The central bank probably will reduce monetary stimulus next month after gains in the economy, according to 65% of economists surveyed by Bloomberg.
Paulson posted gains in all four of his hedge-fund firm’s main strategies in July as his Recovery fund recouped losses incurred in 2011, a person familiar with the matter said on Aug. 6. Last month, gold jumped 7.3%, the most since January 2012, partly on demand for bars and jewelry in Asia. The bear market dragged down Paulson’s Advantage funds and PFR Gold Fund.
Money managers cut their bullish gold bets by 27% to 48,103 futures and options in the week ended Aug. 6, U.S. Commodity Futures Trading Commission data show on Aug. 9. The net-long positions dropped 76% since early October.
David Einhorn’s Greenlight Capital Inc. sold its entire stake of 1.97 million shares in Barrick in the second quarter, a government filing showed yesterday.
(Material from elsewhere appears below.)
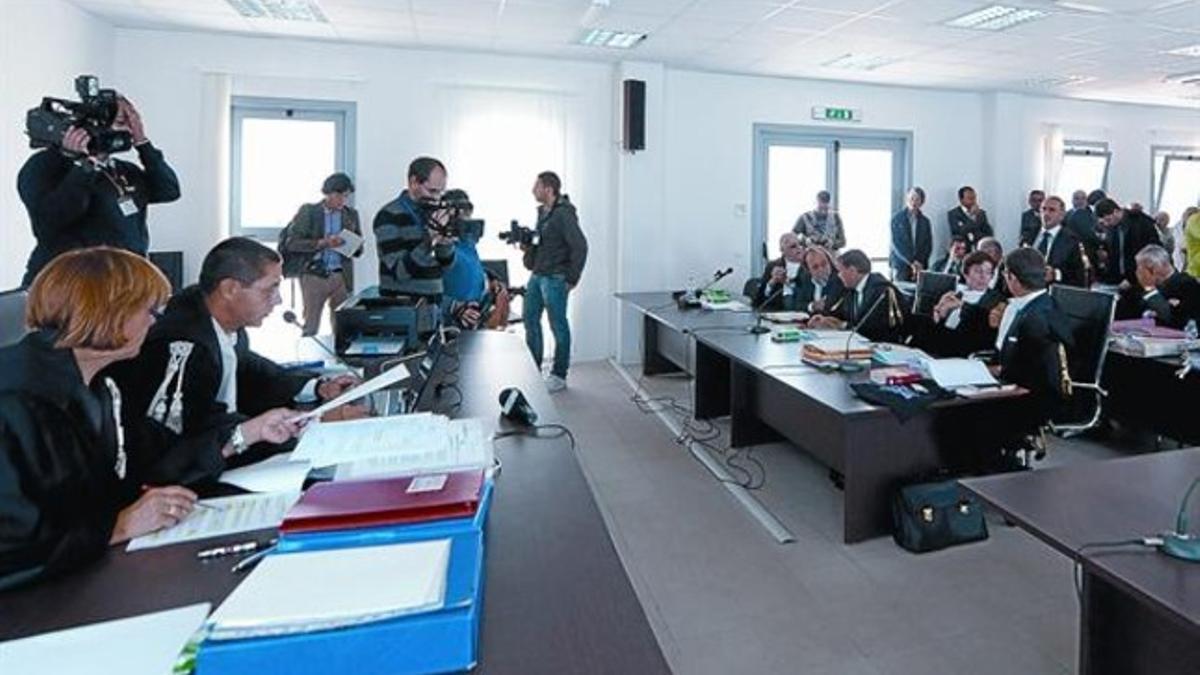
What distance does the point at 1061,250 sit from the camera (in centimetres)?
612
Jonathan Gasthalter, a spokesman, declined to comment.
Einhorn has said stimulus by central banks will fuel inflation and increase gold’s value.
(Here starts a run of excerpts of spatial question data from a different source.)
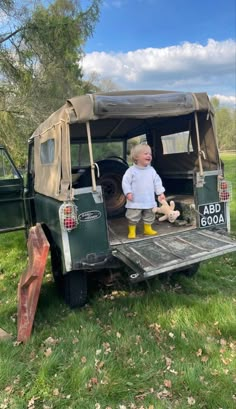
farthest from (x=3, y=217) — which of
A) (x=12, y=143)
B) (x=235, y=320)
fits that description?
(x=12, y=143)

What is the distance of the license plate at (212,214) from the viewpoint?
4535 mm

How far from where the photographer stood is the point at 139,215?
4.73 meters

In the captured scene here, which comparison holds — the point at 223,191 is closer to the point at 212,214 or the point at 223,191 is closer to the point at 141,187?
the point at 212,214

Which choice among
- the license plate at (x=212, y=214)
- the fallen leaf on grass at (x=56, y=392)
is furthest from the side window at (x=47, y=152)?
the fallen leaf on grass at (x=56, y=392)

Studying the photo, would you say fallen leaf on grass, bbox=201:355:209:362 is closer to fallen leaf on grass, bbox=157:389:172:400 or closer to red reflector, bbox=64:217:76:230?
fallen leaf on grass, bbox=157:389:172:400

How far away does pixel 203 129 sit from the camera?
4719 millimetres

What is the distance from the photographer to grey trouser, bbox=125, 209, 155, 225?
4688mm

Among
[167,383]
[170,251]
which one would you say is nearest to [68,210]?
[170,251]

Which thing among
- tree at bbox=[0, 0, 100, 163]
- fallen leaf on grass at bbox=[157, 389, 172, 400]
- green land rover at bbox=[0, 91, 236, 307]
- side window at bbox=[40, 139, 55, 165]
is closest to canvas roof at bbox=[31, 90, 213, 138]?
green land rover at bbox=[0, 91, 236, 307]

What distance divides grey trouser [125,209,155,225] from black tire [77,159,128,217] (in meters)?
1.07

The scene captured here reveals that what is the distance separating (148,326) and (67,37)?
A: 390 inches

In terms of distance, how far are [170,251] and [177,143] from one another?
2.37 m

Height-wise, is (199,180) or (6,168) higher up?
(6,168)

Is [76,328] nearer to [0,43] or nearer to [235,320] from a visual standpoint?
[235,320]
Gold’s plunge, including two days in April when the price plummeted the most since 1980, roiled livelihoods from the 1 million miners in Ghana who scour in the dirt for the metal to thousands of executives and geologists at mining exploration firms that are running out of cash in Vancouver. Gone are jobs for auditors, bankers and analysts in the finance capitals of Toronto and London. Some investors who bet big and lost are scaling back retirement plans.
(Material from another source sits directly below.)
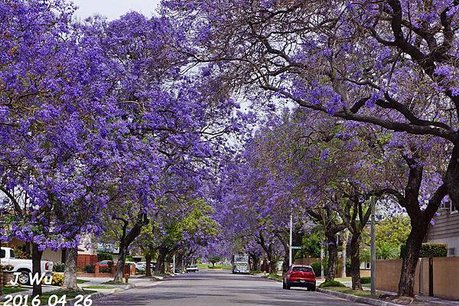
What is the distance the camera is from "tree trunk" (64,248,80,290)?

Yesterday, Harmony Gold Mining Co., based in Randfontein, South Africa, suspended its dividend after its quarterly loss almost quadrupled, joining AngloGold Ashanti Ltd. and Sibanye Gold Ltd. in scrapping the payout in the bear market.
“Confidence in gold is rattled over the short term, and we saw rotation of funds out of gold into equities that continue to march higher,” Scott Gardner, who helps manage $400 million at Verdmont Capital SA in Panama City, said in a telephone interview.